Oscar Wilde ist Schriftsteller, und wie sein Namenspate genießt auch er gern das Leben in vollen Zügen, doch nach einem erschütternden Ereignis (über das wir nur ein paar vage Hinweise erfahren) zieht es ihn in die Einsamkeit, aufs Land, in ein Örtchen namens Podunk mitten in Oklahoma, wo er von einer gewissen B. Jaga ein unschlagbar günstiges Haus mieten konnte. Und wie das mit unschlagbar günstigen Angeboten so ist, hat das Ganze einen Haken: Es spukt.
Podunk ist ein merkwürdiges Kaff, in dem nichts und niemand ist, was er oder sie zu sein scheint, in dem man nur ein paar Meter in den Wald spazieren muss, um sich plötzlich sprechenden Bären, Sagengestalten oder hilfreichen Spinnen gegenüber zu finden, und manchmal besuchen sie einen sogar auf der Türschwelle. Oscar verdient einen Preis für die stoische Ruhe, mit der er diese Dinge hinnimmt und Podunk zunächst treu bleibt, statt schreiend davonzulaufen.
Mit seinen Rückgriffen auf die örtliche Mythologie einerseits und das allgemein bekannte Figurenrepertoire des Genres andererseits könnte man Wilde Life als Urban-Fantasy-Comic bezeichnen, nur dass Podunk und “urban” unter keinen Umständen in einem Satz vorkommen können. Rural Fantasy also, in der die Natur, die Wildnis, niemals weit weg ist, und zwar äußerlich wie innerlich.
Neben Oscar, dem Tagebuch führenden Helden, der doch nichts aus seinem Inneren preisgibt und bei dem nach und nach der Verdacht aufkommt, dass er zwar wie der einzig Normale im übernatürlichen Hexenkessel seines neuen Zuhauses wirkt, eigentlich aber eine mindestens ebenso merkwürdige Geschichte wie seine neuen Nachbarn mit sich herumschleppt, kreist die Geschichte um den bindungsgestörten Teenager Cliff und die sympathische, aber nur selten solide Mathematikerin Sylvia.
Obwohl Wilde Life schon ein Jahr (mit zuverlässigen 2-3 Updates pro Woche) läuft, hat man das Gefühl, dass die Erzählung sich noch entfaltet, die Figuren sich noch einfinden und die Mythologie, die auch stark auf indianische Überlieferungen gründet, sich ganz langsam ausweitet. Es ist aber kein schlechtes Gefühl – das reduzierte Tempo kommt dem Konzept der “Rural Fantasy” sehr entgegen.

- [FRAGEN ZUM TEXT]:
A: Nennen Sie alle Figuren, die im Übungstext mit ihrem Namen vorkommen.
B: Schreiben Sie die Passage des Übungstexts von „Neben Oscar, dem“ bis einschließlich „solide Mathematikerin Sylvia.“ wortgetreu ab.

- [DATENAUSZUG]:

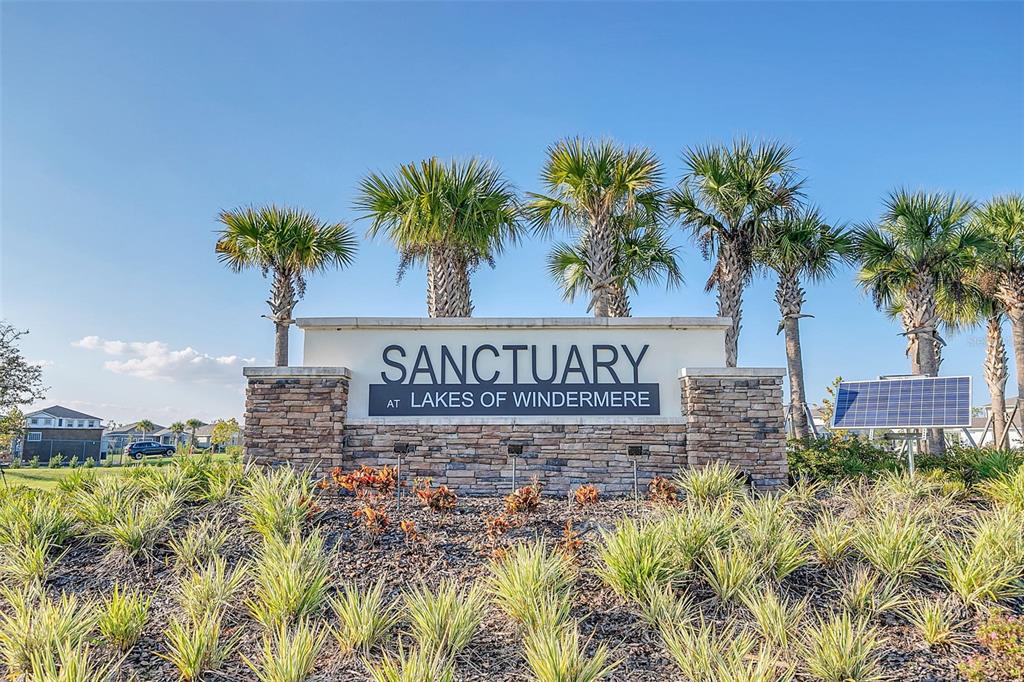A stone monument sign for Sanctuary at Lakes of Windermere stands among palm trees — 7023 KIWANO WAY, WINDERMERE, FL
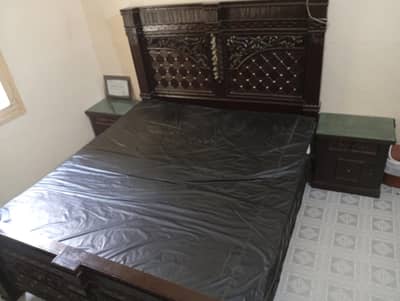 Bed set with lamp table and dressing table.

- [LÖSUNGEN]:
A: Oscar Wilde, B. Jaga, Cliff, Sylvia

B:
Neben Oscar, dem Tagebuch führenden Helden, der doch nichts aus seinem Inneren preisgibt und bei dem nach und nach der Verdacht aufkommt, dass er zwar wie der einzig Normale im übernatürlichen Hexenkessel seines neuen Zuhauses wirkt, eigentlich aber eine mindestens ebenso merkwürdige Geschichte wie seine neuen Nachbarn mit sich herumschleppt, kreist die Geschichte um den bindungsgestörten Teenager Cliff und die sympathische, aber nur selten solide Mathematikerin Sylvia.